Jiang et al. (2020) observed the therapeutic effect of tumor necrosis factor (TNF)-stimulated gene-6 (TSG-6) modified MSC-derived exosomes in a wound model and found that tailoring of such exosomes prevents scar formation. In addition, several research studies demonstrated the therapeutic role of MSC-derived exosomes tailored with such methods carrying miRNA in improving treatment modalities (Xin et al., 2012). Wei et al. (2019) successfully engineered immature mouse dendritic cells, for exosome production, expressing Lamp2b fused to αγ integrin-specific iRGD peptide for breast cancer treatment in vitro. In one of the studies, engineered HEK293T was used for expression of Lamp2B along with a fragment of IL-3 and showed a reduction in tumor growth and was found to be effective in treating chronic myeloid leukemia (CML) (Bellavia et al., 2017). Rivoltini et al. (2016) transduced K562 cells with lentiviral human membrane TRAIL (TNF-Related Apoptosis-Inducing Ligand) for the production of TRAIL (+) exosomes. The authors reported apoptosis in cancer cells on treatment with TRAIL exosomes. Furthermore, the in vivo analysis revealed that engineered exosomes induced necrosis and vessel damage in melanoma tumor subjects (Rivoltini et al., 2016). In another study, exosomes enriched with miR-503 showed promising therapeutic potential for cancer treatment (Bovy et al., 2015).
“Omni Spirant” (patent pending) is a recently developed regenerative gene therapy for cystic fibrosis (CF) and involves the use of surface-engineered exosomes/bioengineered stem cell exosomes. The method involves mucus penetration of the exosomes and delivery of the gene therapy cargo for the effective treatment of CF (Health Europa, 2021). Bioengineering of cells for the production of engineered exosomes has gained significant attention in the past few years. However, further studies are mandatory for designing protocols with improved stability, drug solubility, and bioavailability, for the therapeutic application of engineered exosomes.
Therapeutic Role of Tailored MSC-Derived Exosomes in Bacteria-Associated DFU
Mesenchymal stromal cell have a diverse role including multi-differentiation and immunomodulation that significantly contribute in reducing inflammation-related complications (Philipp et al., 2018). These MSCs show a contributory role in a paracrine manner mediating through secreted growth factors, cytokines, and exosomes (Phinney and Pittenger, 2017). One of the previously published studies quoted that MSC-mediated paracrine secretion promotes wound healing (Kourembanas, 2015). The advantage of using exosomes over cell-based therapies is that these vesicles may overcome the side effects associated with cell transplantation such as immune rejection. Pathogenesis of bacteria-associated DFUs is contributed by poor innervation and vascularization and chronic inflammation. In a recent study, it was observed that exosomes derived from MSCs inhibit M1 polarization and simultaneously promote M2 polarization that helps in the reduction of the inflammation (Cao et al., 2017). It is also found that these exosomes promote skin wound healing mediated by the regulation of M2 polarization (Cao et al., 2017). This dual nature of exosomes, i.e., anti-inflammatory and skin wound healing, can be explored in bacteria-associated DFUs.
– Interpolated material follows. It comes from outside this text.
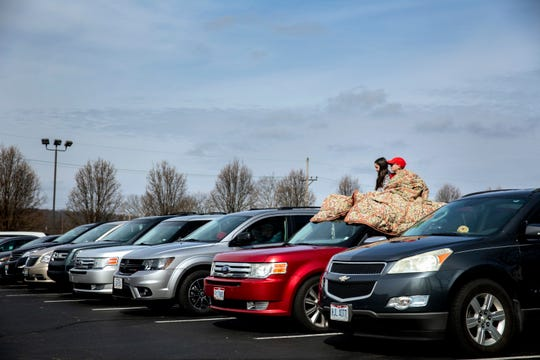 Jade Green, 11, and Cooper Navey, 10, sit on top of Janee and Andy Navey's vehicle to listen to the drive-in church service at Lindenwald Baptist Church on Sunday, March 22, 2020 in Fairfield.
Tailored MSC-derived exosomes possess promising result in the treatment of DFUs and diabetic wounds. In a recent study, exosomes derived after pre-treatment of MSCs with salidroside (glucoside of tyrosol) showed healing of diabetic wounds (Ariyanti et al., 2019). Similarly, fluoxetine and pretreated MSC exosomes managed diabetic neuropathy well (Abdelrahman et al., 2018).
It has been proved that these exosomes occupy the class of paracrine factor that mediates the therapeutic, tissue repair, and wound healing effects of MSCs (Joo et al., 2020). Several clinical trials showed the efficacy of BMSCs in the treatment of diabetic wound and ulcers (Table 1). In another research, tailored exosomes derived from pretreated BMSCs with atorvastatin (ATV) showed an acceleration in the healing of diabetic wound both in vivo and in vitro (Yu et al., 2020). It has been found that pretreated BMSCs with ATV secrete exosomes that activate the AKT/eNOS signaling mechanism that further initiates the angiogenesis of endothelial cells mediated through upregulation of miR-211-3p, thereby showing significant wound healing in the diabetic environment (Joo et al., 2020). In another study of exosome modification, it was found that exosomes derived from blue light-exposed human umbilical cord MSCs showed improved wound healing mediated through upregulation of MEF2C signaling (Yang et al., 2019).
Table 1. Clinical trials of BM-MSCs in DFUs.
Epidermal growth factor (EGF) and human adipose cell-derived stem cell exosome-loaded microcapsules integrated with collagen hydrogel can effectively show tissue regeneration and also restoration of blood perfusion in diabetic wounds (Cao et al., 2017). In the previously published literature, it has been found that adipose-derived MSC exosomes incorporated in freeze–thaw-based polypeptide-based hydrogel possess self-healing, antibacterial, and exosome release characteristics (Shen et al., 2016). These properties are useful in promoting wound healing by enhancing cell proliferation, neovascularization, re-epithelialization, and collagen remodeling at the wound site (Wang et al., 2019). In another recent tailoring approach, the cells are genetically engineered with transfection and co-culture to synthesize exosomes containing long non-coding RNA H19 that helps promote wound healing in DFU mediated by upregulation of PTEN through miRNA-152-3p (Li et al., 2020). Figure 3 demonstrates the paracrine effect of BMSCs in treatment of DFUs mediated via EVs. These tailoring approaches of exosomes may help provide promising results in the healing of DFUs associated with bacteria. The current work encourages the implication of differential centrifugation and ultracentrifugation method for isolation of EVs from spent media or any other sources. The reason for recommending these two methods is due to their low cost and easy installation in any lab/clinic. Moreover, the genetic engineering approach endogenous modification is suitable for modification of EVs if they are used for delivering genes of interest. The modified EVs can be easily used in the treatment of ulcers/wounds associated with the DM. For instance, DFUs associated with bacteria need antibacterial and regenerative therapy. EVs, if modified for gene delivery (for initiating regeneration of damaged skin) and drug (antibiotics/antibacterial), can fulfill the purpose of therapeutic intervention.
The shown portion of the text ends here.